### Tasks for this exercise
1) In two sentences, what does the text about selling a business describe?
2) Can you rewrite the paragraph of the text about selling a business that begins "Negotiations have been going well" as a bulleted list that keeps its main facts?
3) How would you carry on the text about selling a business, starting right after its final sentence?

Alistair Gordon, Master Coach in the Australian Institute of Directors Directing Growth program designed for directors of mid-sized businesses, offer a completely free, 30 minute test for you to ascertain whether or not your business is ready for sale.

Imagine the scene (this shouldn’t be too difficult!). A much larger business has approached you and offered to buy your business – finally, a dream come true. The golf course and that well deserved international trip beckons. At the newsagent last weekend you quietly bought a copy of Trade-a-Boat and spent a very happy hour trawling through its pages.

Negotiations have been going well. The price was settled after a bit of too and fro, the sales agreement seems to be mostly agreed after two hectic weeks, the purchasers seem relaxed and happy, and their auditors are due in to review the books early next week. Life is about to be very sweet indeed.

Except for one thing that is about to happen to you that - if this is your first trade sale – you did not forsee.

At the back of the sale agreement prepared by the purchasers lawyers is a Schedule headed “Warranties”. There is nothing on this page in the first, or even the twentieth draft.  But it will shortly become a page you will never forget.

### Extracted material
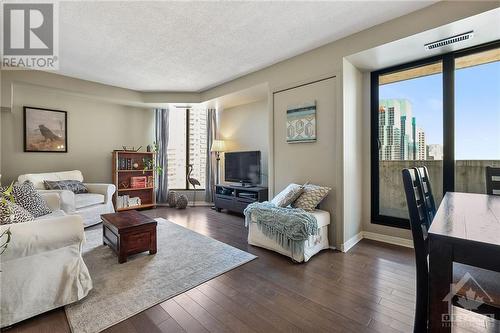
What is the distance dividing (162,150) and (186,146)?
58 cm

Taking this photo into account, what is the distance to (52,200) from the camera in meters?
3.01

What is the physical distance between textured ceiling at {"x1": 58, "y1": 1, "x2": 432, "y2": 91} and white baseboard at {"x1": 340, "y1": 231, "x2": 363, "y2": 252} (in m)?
2.52

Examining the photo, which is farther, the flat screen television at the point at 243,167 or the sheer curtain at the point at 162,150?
the sheer curtain at the point at 162,150

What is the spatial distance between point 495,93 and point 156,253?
13.7 ft

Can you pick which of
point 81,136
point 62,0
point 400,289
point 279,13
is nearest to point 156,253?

### The answers
1) It describes an owner whose business a much larger business has offered to buy, with the price settled, the sale agreement mostly agreed and the purchasers' auditors due to review the books. It warns of something a first-time trade seller does not foresee: a Schedule headed "Warranties" at the back of the purchasers' sale agreement, blank in the early drafts but soon to become a page the seller will never forget.

2)
- Negotiations have been going well.
- The price was settled after some back-and-forth.
- After two hectic weeks, the sale agreement seems mostly agreed.
- The purchasers seem relaxed and happy.
- Their auditors are due to review the books early next week.
- Life is about to be very sweet.

3)
Warranties are commitments and statements that the purchaser asks you to make as the seller of the business. They include items like:
•    You have no knowledge of any customers being dissatisfied with your products or services
•    You have no knowledge of any customers taking current or future legal action against the company;
•    You have no knowledge of any fault, currently existing or in the past, in any product and service delivered by the company that might lead to future legal claim;
•    You have no knowledge of any suppliers considering in the past, or in the future, withdrawing their supply arrangements;
•    You have no knowledge of any disputes that could harm the reputation of the company going forward;
•    You have no knowledge of any claims – existing or likely to occur in the future – against the company;

This is just a short selection of what the purchasers’ lawyers will throw at you in the last few days f the contract negotiation. Usually, the warranties (a computer generated catch-all document) runs to several pages.

The essence of what a professional set of lawyers will ask you to commit to is this: you have completely complied with everything that you should have complied with, and indeed lots of things you didn’t did not need to comply with but in the spirit of handing over a spotlessly clean business you have, and that absolutely nothing can go wrong with the business in the foreseeable future, because if it does we’ll be back to you for our money back (and we’ll keep the business of course).

At around about this time the auditors will come back with various accounting complaints that – in essence – suggest to them that the profits statements you made were elevated, and that by applying the purchasers’ accounting standards (which are set by Chicago or some such distant and never to be argued with place) the profit re-stated is 27% less than currently stated in the sales agreement.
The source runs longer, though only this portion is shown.